At a meeting last week, the council's cabinet member for housing and safer communities, Cllr Mike Chambers, rubber-stamped awarding a grant that will go towards the housing element of the project.
Volunteers at P&VCS have been working for over five years to transform the heritage building, which has been a shop for over 200 years, into a long-term community asset.
Last year, P&VCS won £72,000 from the council to help buy the building alongside housing association Karbon, which will manage the homes.
Community-led housing developments are designed by local people and built to meet the needs of the community, such as for more affordable or greener housing.
The most famous UK example is the Granby 4 Streets project in Liverpool.
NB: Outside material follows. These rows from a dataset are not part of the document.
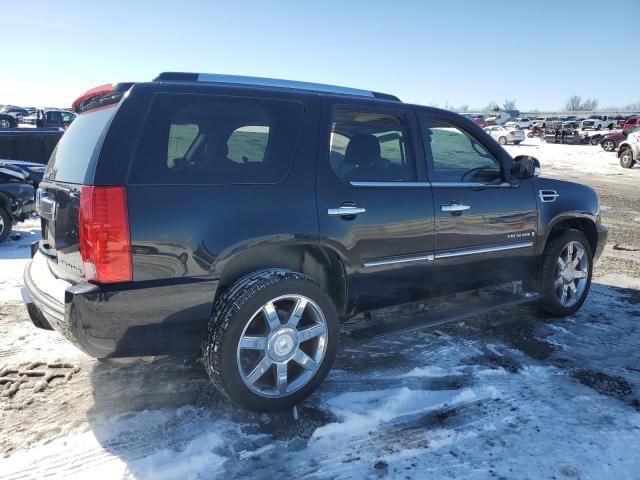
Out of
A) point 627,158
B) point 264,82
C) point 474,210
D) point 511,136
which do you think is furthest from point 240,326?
point 511,136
A community housing trust purchased a row of derelict homes for £1 each before bringing them back into use and renting them to local people. The refurbishment won the Turner Prize for art in 2015.
But community-led housing is also a way of locking in low rents in affluent areas so that young people or families are not forced to move away from the places where they grew up.
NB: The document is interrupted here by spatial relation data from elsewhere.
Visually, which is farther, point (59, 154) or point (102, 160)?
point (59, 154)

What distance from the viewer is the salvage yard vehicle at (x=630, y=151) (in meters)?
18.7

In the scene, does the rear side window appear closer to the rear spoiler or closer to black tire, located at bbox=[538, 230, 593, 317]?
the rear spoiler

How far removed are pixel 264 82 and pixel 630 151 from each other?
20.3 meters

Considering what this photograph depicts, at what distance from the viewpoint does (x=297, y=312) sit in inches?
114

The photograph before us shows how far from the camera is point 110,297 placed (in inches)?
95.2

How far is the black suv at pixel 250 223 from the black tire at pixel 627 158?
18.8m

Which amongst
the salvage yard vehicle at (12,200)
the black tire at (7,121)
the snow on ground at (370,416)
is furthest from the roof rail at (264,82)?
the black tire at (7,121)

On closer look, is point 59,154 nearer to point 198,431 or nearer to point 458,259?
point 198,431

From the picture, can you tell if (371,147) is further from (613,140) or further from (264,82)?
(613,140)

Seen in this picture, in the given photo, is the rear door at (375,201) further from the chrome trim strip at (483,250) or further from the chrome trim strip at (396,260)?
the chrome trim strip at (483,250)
P&VCS' mission statement states the homes in Masham will only be available to people with family, work or historic links to the area.
Masham has lost two banks, a post office and newsagent in recent years and P&VCS hopes the ambitious development will become a hub for the community.
It says it wants the homes to have character and not be “identikit boxes”, which it believes will improve the residents’ self-worth and well-being.
Its website states:
The £150,000 that Harrogate Borough Council has awarded to the Masham scheme comes from a £585,832 government grant that was given to the council in 2017 to spend on community led-housing projects in the district.
The council says the money has now all been spent. However, it admitted in a report that progress has been slow, with local groups finding it difficult to bring forward properties.
In 2021, Knaresborough Community Land Trust had a bid to build affordable properties on the town’s high street refused by the council.